> EXERCISE REQUIREMENTS
Count the lines of the data below that contain the string "region", treating case as significant. Give only the number.

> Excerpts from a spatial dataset
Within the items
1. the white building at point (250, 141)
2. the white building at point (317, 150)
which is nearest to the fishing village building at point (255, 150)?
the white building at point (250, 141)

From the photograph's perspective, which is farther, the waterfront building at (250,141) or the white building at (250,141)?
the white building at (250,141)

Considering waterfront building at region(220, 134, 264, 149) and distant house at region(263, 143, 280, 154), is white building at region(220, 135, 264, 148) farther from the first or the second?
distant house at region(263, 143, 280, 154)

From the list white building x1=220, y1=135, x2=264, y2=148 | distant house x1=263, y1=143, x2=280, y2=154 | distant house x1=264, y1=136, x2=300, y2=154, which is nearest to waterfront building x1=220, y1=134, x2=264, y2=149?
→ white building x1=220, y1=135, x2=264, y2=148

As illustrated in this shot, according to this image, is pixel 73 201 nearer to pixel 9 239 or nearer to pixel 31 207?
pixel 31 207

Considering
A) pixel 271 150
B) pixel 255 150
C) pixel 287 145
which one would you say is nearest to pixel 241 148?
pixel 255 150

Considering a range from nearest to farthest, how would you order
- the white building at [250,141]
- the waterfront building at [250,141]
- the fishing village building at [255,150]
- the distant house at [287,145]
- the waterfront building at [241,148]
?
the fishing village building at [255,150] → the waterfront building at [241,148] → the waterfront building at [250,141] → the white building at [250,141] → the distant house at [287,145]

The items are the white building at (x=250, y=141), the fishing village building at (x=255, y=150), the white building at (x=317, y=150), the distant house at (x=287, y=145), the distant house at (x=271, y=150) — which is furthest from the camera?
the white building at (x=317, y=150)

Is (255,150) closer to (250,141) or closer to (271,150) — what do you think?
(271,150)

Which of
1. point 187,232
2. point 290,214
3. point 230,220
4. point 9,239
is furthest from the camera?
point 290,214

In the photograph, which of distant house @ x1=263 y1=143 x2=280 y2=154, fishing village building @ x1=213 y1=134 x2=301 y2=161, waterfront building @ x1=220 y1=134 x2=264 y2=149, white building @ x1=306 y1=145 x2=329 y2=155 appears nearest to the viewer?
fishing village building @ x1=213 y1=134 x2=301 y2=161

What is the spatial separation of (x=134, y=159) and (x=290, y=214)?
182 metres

==

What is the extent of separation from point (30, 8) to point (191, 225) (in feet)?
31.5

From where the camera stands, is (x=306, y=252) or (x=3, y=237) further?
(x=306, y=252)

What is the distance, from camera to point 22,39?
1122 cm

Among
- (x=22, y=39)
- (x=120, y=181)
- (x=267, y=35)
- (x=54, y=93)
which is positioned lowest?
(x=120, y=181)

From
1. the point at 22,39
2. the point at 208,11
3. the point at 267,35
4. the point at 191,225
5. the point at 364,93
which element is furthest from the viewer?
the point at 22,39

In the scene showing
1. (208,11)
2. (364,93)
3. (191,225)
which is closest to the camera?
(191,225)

> OUTPUT OF THE EXERCISE
2